-------- Data for this task --------
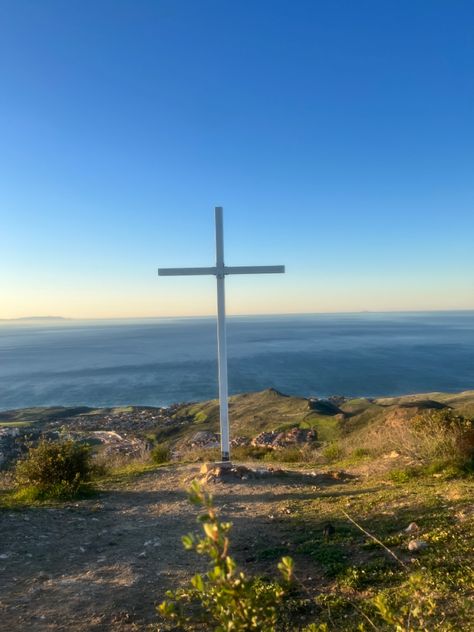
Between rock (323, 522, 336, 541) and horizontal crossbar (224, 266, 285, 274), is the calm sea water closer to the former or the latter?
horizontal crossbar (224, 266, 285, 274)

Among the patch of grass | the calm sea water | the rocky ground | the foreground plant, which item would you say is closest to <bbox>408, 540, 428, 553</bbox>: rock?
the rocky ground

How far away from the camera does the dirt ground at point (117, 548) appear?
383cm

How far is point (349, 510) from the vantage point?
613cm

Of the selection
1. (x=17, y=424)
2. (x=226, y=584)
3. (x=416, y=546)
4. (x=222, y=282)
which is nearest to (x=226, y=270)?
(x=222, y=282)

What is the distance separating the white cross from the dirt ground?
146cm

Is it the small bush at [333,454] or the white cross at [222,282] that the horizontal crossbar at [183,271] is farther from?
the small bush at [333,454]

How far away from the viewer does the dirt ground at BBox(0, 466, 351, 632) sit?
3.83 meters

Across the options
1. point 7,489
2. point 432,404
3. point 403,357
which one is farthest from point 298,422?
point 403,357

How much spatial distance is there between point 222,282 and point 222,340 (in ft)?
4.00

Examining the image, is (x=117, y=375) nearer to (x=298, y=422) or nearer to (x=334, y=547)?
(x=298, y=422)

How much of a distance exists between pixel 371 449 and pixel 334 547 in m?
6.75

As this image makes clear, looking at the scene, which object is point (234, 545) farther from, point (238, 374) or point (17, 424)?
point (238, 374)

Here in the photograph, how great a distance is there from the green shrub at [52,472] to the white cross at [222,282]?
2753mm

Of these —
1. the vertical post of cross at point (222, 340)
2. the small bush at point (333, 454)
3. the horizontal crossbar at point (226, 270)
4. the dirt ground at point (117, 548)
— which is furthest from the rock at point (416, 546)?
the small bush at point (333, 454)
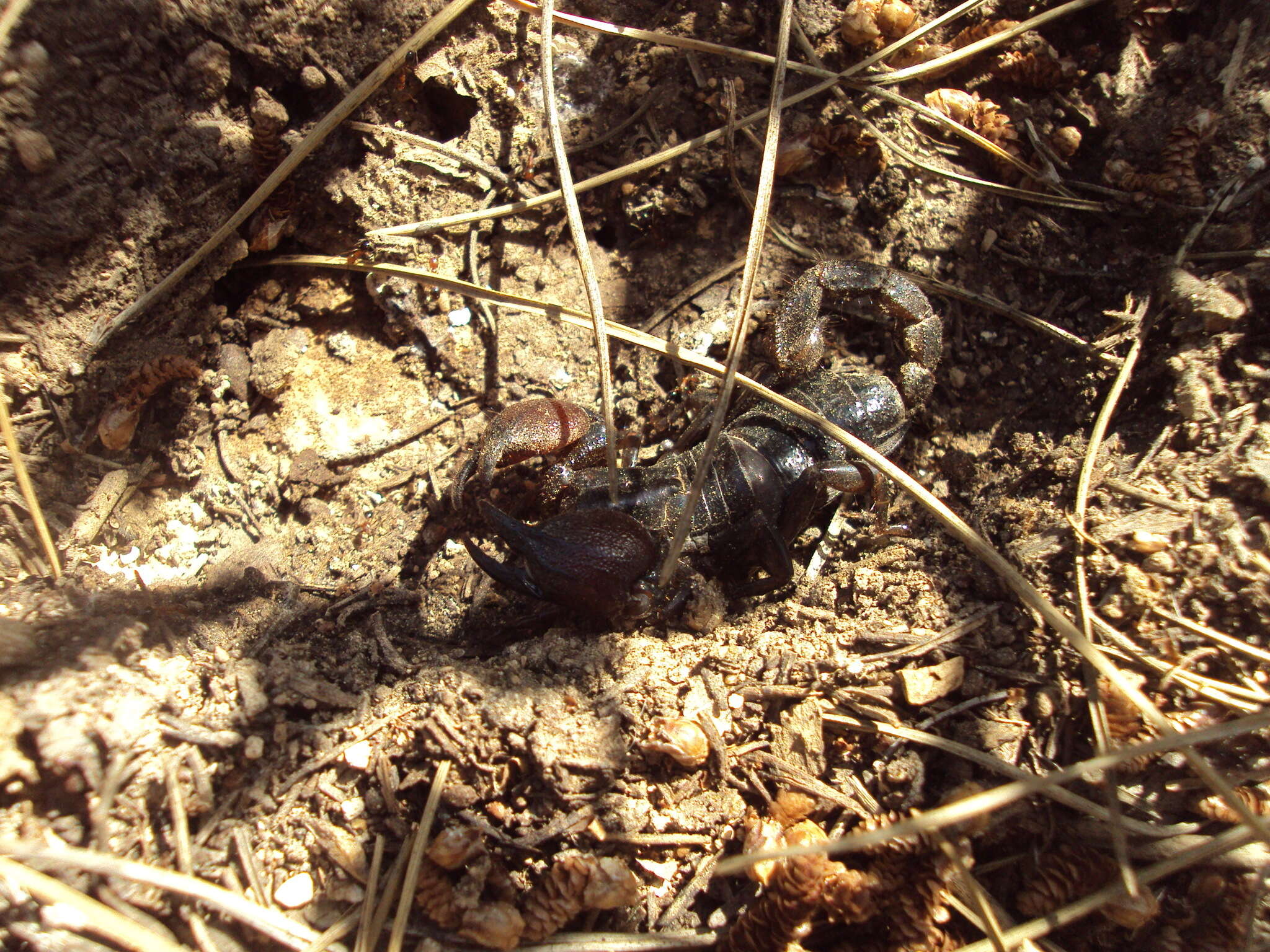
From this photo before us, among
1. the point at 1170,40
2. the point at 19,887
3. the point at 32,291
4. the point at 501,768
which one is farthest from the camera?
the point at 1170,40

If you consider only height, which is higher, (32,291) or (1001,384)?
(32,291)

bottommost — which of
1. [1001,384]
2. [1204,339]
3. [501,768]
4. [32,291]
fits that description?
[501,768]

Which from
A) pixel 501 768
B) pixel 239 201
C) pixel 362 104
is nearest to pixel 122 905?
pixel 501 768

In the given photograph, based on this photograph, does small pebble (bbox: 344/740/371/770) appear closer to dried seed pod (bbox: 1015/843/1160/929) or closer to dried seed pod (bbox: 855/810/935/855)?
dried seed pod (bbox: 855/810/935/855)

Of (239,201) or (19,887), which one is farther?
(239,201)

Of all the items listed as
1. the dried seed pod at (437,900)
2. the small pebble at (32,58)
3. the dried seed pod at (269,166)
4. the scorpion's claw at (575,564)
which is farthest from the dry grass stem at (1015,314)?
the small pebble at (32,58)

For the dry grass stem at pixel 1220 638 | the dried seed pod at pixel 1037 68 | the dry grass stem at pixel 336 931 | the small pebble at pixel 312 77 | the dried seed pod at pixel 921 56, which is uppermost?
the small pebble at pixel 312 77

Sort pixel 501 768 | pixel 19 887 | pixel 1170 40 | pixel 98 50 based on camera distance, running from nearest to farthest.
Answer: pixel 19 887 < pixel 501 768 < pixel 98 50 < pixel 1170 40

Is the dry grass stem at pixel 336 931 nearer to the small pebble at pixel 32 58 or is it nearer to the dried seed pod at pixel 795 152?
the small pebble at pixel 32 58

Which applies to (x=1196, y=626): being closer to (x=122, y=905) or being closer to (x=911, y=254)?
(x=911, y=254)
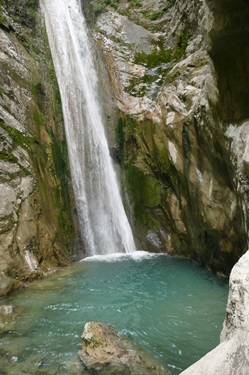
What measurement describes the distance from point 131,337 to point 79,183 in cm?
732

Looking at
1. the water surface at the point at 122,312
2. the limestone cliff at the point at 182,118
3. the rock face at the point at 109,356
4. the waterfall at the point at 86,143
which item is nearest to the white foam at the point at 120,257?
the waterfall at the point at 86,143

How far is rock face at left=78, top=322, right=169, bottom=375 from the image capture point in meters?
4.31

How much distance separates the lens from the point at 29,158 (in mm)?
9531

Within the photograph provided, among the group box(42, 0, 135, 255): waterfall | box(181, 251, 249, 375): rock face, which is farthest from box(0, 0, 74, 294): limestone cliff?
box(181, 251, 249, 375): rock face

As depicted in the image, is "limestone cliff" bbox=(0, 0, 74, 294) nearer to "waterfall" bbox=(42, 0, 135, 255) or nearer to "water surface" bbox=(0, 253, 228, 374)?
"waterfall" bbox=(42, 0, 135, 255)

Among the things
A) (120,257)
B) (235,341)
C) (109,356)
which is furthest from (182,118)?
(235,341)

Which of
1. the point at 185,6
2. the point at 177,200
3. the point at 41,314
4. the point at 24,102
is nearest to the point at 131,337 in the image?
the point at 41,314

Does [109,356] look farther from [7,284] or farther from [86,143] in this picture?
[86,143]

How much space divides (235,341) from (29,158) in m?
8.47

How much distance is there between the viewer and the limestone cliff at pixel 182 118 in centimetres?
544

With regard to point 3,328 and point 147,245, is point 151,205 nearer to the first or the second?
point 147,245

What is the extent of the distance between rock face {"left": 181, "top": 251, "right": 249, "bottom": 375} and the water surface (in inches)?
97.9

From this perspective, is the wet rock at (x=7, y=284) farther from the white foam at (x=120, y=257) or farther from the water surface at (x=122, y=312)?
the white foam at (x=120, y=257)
--------
Exclude the images and reproduce the remaining data exactly.

Between rock (323, 522, 336, 541) and horizontal crossbar (224, 266, 285, 274), is the calm sea water closer to the former or the latter?
horizontal crossbar (224, 266, 285, 274)

Among the patch of grass | the calm sea water | the rocky ground | the foreground plant, which item would you say is closest to <bbox>408, 540, 428, 553</bbox>: rock?
the rocky ground

How far away from the camera does the dirt ground at point (117, 548) appear?
383cm

How far is point (349, 510) from the vantage point?
613cm

Of the selection
1. (x=17, y=424)
2. (x=226, y=584)
3. (x=416, y=546)
4. (x=222, y=282)
which is nearest to (x=226, y=270)?
(x=222, y=282)

What is the distance separating the white cross from the dirt ground?
146cm

Is it the small bush at [333,454] or the white cross at [222,282] that the horizontal crossbar at [183,271] is farther from?
the small bush at [333,454]

How far away from the viewer does the dirt ground at BBox(0, 466, 351, 632) sit?
3.83 meters

Across the options
1. point 7,489
2. point 432,404
3. point 403,357
which one is farthest from point 298,422?
point 403,357

How much spatial distance is there between point 222,282 and point 222,340 (in ft)?
4.00

Examining the image, is (x=117, y=375) nearer to (x=298, y=422) or nearer to (x=334, y=547)?
(x=298, y=422)

How much of a distance exists between pixel 371 449 and pixel 334 547 in m?
6.75

As this image makes clear, looking at the scene, which object is point (234, 545) farther from, point (238, 374) or point (17, 424)?
point (238, 374)

Here in the photograph, how great a distance is there from the green shrub at [52,472] to the white cross at [222,282]?
2753mm

Of these —
1. the vertical post of cross at point (222, 340)
2. the small bush at point (333, 454)
3. the horizontal crossbar at point (226, 270)
4. the dirt ground at point (117, 548)
— which is furthest from the rock at point (416, 546)?
the small bush at point (333, 454)
From this photo before us, among
1. the point at 1170,40
2. the point at 19,887
3. the point at 32,291
4. the point at 501,768
which one is farthest from the camera?
the point at 1170,40

If you consider only height, which is higher, (32,291) or (1001,384)?
(32,291)

bottommost — which of
1. [1001,384]
2. [1204,339]
3. [501,768]
4. [32,291]
fits that description?
[501,768]

Which from
A) pixel 501 768
B) pixel 239 201
C) pixel 362 104
is nearest to pixel 122 905?
pixel 501 768

In the given photograph, based on this photograph, does small pebble (bbox: 344/740/371/770) appear closer to dried seed pod (bbox: 1015/843/1160/929) or closer to dried seed pod (bbox: 855/810/935/855)?
dried seed pod (bbox: 855/810/935/855)

Of (239,201) or (19,887), which one is farther?
(239,201)

Of all the items listed as
1. the dried seed pod at (437,900)
2. the small pebble at (32,58)
3. the dried seed pod at (269,166)
4. the scorpion's claw at (575,564)
which is farthest from the dry grass stem at (1015,314)?
the small pebble at (32,58)

For the dry grass stem at pixel 1220 638 | the dried seed pod at pixel 1037 68 | the dry grass stem at pixel 336 931 | the small pebble at pixel 312 77 | the dried seed pod at pixel 921 56, which is uppermost?
the small pebble at pixel 312 77

Sort pixel 501 768 | pixel 19 887 | pixel 1170 40 | pixel 98 50 based on camera distance, running from nearest to farthest.
Answer: pixel 19 887 < pixel 501 768 < pixel 98 50 < pixel 1170 40

Is the dry grass stem at pixel 336 931 nearer to the small pebble at pixel 32 58 or is it nearer to the dried seed pod at pixel 795 152?
the small pebble at pixel 32 58

Which applies to (x=1196, y=626): being closer to (x=122, y=905) or being closer to (x=911, y=254)?
(x=911, y=254)
What measurement describes the distance from point 131,337 to point 79,183 in cm?
732

Looking at
1. the water surface at the point at 122,312
2. the limestone cliff at the point at 182,118
3. the rock face at the point at 109,356
4. the waterfall at the point at 86,143
which item is nearest to the white foam at the point at 120,257?
the waterfall at the point at 86,143

How far is rock face at left=78, top=322, right=169, bottom=375 from the image capture point in meters?
4.31

How much distance separates the lens from the point at 29,158 (in mm)?
9531

Within the photograph provided, among the group box(42, 0, 135, 255): waterfall | box(181, 251, 249, 375): rock face, which is farthest from box(0, 0, 74, 294): limestone cliff?
box(181, 251, 249, 375): rock face

As depicted in the image, is "limestone cliff" bbox=(0, 0, 74, 294) nearer to "waterfall" bbox=(42, 0, 135, 255) or nearer to "water surface" bbox=(0, 253, 228, 374)?
"waterfall" bbox=(42, 0, 135, 255)

Among the things
A) (120,257)
B) (235,341)
C) (109,356)
which is furthest from (182,118)?
(235,341)

Which of
1. the point at 185,6
2. the point at 177,200
3. the point at 41,314
4. the point at 24,102
is nearest to the point at 131,337 in the image?
the point at 41,314

Does [109,356] look farther from [7,284] or farther from [86,143] in this picture?
[86,143]

How much space divides (235,341) from (29,158) in m?
8.47

How much distance is there between the viewer and the limestone cliff at pixel 182 118 in centimetres?
544

With regard to point 3,328 and point 147,245, is point 151,205 nearer to the first or the second?
point 147,245

What is the extent of the distance between rock face {"left": 181, "top": 251, "right": 249, "bottom": 375} and the water surface (in inches)?
97.9

From this perspective, is the wet rock at (x=7, y=284) farther from the white foam at (x=120, y=257) or farther from the water surface at (x=122, y=312)?
the white foam at (x=120, y=257)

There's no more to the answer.